The director, an avowed opponent of the war in Iraq, may find it easy to dismiss the negative responses from ranters on the internet. But he must, surely, feel uncomfortable about the way certain ultra-conservative forces have used the picture as a way of justifying George Bush's bellicose foreign policy.

"It is my opinion that the kook-fringe left will come away from this movie blaming Bush," Rush Limbaugh, the right-wing radio personality, recently declared. "But anybody with half a brain cannot help but just be angry with the terrorists. And this movie is going to refocus, for those who see it, the exact reason we are in the war on terror."

Bravely, Greengrass agreed to appear on Limbaugh's show. "Yes. I told him I must be the first long-haired liberal to ever appear on the show," he laughs. "Immediately 9/11 happened it was corralled by politicians and, yes, I did have the fear that, going full circle, the film might be too. But I wanted to address the low-level fear that it caused and I did not want to be dissuaded by the knowledge that some parts of the story might be owned by people whose political views I disagreed with."

The chaos and terror that the film depicts - Greengrass's camera is one of world cinema's shakiest - goes some way to counteracting the popular myth that the passengers on Flight 93 acted in coolly heroic fashion. "Let's roll," the supposed last utterance of Todd Beamer, since misused by rock stars and college football teams, is muttered rather than proudly bellowed. "Those words became almost a political slogan," Greengrass says sadly.

But, for the most part, the relatives of the dead, who were consulted throughout the film-making process, seem happy with the end result. "I talked with them at great length and tried to work out what the important issues were from their perspective," he says. "And then I had to be honest with myself and try to discover where their views intersected with what I wanted to say." But not force them to intersect? "Exactly.

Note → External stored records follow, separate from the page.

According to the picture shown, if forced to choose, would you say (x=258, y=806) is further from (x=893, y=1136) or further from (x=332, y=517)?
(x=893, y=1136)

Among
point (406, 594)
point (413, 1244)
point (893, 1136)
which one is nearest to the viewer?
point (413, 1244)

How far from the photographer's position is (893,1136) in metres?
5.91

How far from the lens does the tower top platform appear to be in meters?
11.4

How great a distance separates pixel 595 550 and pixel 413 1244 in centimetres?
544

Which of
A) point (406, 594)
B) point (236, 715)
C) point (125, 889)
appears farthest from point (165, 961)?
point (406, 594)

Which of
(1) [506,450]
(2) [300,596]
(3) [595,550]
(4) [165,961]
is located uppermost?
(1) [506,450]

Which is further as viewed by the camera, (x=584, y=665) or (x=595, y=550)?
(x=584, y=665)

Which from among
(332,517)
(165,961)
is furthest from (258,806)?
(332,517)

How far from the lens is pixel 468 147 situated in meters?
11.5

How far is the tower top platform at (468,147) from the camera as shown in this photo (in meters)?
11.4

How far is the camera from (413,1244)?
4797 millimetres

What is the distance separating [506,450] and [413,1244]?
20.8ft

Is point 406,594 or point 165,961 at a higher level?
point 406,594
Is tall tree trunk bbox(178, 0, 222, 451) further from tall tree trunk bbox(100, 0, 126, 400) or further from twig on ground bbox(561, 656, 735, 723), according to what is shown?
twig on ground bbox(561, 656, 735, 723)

That is the challenge."

United 93 emerges as a towering achievement. Beginning with the mundane procedures of a few dozen average lives, it ends with the bleakest and most desperate of struggles. Even if its version of events is difficult to verify, it is undeniably valuable as a memorial to the dead. The events on the plane also, in Greengrass's mind, serve as a metaphor for the state the world finds itself in today.

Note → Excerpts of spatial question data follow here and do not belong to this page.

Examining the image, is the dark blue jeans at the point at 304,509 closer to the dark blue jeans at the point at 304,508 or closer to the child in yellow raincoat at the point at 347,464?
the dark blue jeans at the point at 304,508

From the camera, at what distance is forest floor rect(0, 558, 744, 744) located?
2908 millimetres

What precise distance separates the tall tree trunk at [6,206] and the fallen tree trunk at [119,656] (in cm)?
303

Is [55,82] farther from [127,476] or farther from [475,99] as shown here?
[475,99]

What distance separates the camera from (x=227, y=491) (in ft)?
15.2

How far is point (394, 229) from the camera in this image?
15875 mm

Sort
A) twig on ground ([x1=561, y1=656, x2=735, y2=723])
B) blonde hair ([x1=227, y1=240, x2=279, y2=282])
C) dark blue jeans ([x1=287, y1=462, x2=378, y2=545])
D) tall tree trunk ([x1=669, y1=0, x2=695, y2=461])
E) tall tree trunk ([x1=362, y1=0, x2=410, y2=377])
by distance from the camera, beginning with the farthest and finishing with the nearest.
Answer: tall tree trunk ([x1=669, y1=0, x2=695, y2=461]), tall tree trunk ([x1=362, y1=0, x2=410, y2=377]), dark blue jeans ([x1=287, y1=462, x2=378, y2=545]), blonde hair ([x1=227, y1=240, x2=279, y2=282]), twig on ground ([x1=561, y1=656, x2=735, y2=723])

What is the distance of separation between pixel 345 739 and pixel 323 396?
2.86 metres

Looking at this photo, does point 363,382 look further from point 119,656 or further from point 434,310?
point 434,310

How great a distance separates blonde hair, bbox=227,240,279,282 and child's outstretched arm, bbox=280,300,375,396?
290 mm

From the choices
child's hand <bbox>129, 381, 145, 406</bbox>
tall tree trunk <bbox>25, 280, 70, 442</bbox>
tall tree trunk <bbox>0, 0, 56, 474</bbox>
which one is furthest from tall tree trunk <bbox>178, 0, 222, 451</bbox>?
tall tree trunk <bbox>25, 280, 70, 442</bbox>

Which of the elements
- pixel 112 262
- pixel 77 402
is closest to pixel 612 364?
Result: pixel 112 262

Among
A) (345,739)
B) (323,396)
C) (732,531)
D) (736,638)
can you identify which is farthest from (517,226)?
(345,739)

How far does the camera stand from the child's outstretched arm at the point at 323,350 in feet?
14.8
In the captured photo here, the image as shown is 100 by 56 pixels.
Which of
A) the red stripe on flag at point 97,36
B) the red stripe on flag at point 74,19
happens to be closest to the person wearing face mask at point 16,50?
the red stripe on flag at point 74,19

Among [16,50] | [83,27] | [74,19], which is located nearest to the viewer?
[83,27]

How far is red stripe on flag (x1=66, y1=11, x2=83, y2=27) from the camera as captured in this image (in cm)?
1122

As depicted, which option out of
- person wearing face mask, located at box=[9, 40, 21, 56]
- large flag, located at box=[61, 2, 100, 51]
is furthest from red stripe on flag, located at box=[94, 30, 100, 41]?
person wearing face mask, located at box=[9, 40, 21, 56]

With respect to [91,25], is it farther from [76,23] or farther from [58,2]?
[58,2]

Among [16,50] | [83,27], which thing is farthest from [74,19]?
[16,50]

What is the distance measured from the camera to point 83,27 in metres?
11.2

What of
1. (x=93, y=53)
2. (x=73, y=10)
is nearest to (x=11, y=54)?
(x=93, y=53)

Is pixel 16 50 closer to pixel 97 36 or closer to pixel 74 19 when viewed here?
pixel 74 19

"There is no question that those people were exceptionally courageous," he says. "Not least because they were ordinary people. They had almost no chance of having a successful outcome. They either had to sit there and die, or move and die. What I think is that we, who have the luxury of not being in that terrible position, have broader choices to make. We should work hard to find the right solutions for our own aeroplane, for our world to day, and hopefully we will all get through this."